> WORK REQUIRED:
Once the line holding "5-6-11-earthrise-apollo-8" is found in the entries below, transcribe exactly every line up to and including the one holding "Bucket wheel excavators", but leave out the pictures.

> RECORDS TO USE:

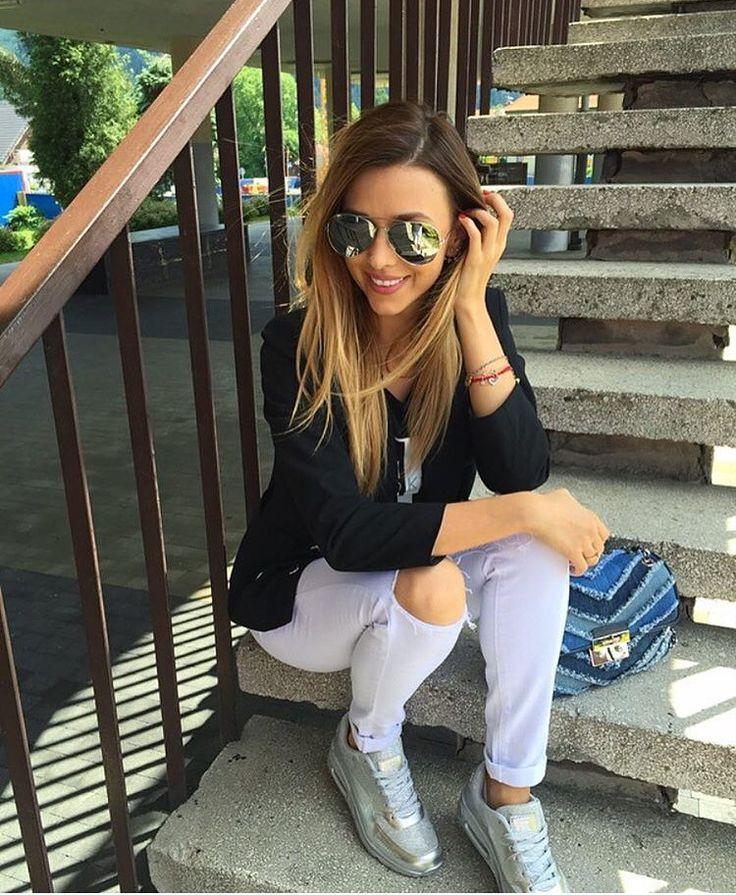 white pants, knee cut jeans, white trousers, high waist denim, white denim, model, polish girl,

--

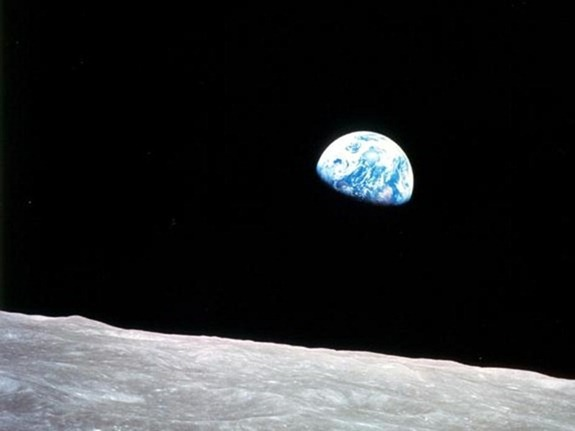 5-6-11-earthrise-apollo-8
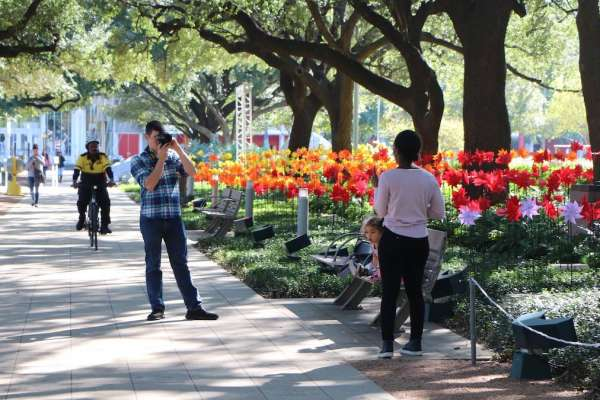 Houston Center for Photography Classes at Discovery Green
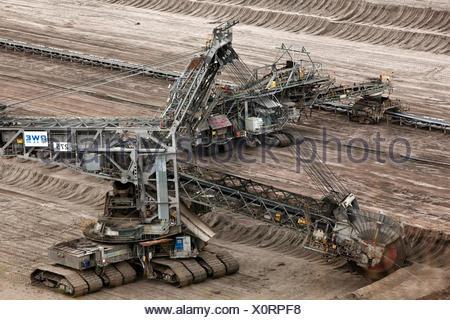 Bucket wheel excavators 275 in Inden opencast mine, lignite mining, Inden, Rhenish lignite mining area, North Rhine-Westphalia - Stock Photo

---

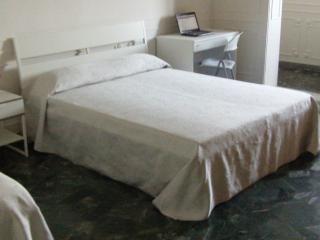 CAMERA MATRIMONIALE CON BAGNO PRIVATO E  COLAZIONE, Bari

> RESULT OF THIS TASK:
 5-6-11-earthrise-apollo-8
 Houston Center for Photography Classes at Discovery Green
 Bucket wheel excavators 275 in Inden opencast mine, lignite mining, Inden, Rhenish lignite mining area, North Rhine-Westphalia - Stock Photo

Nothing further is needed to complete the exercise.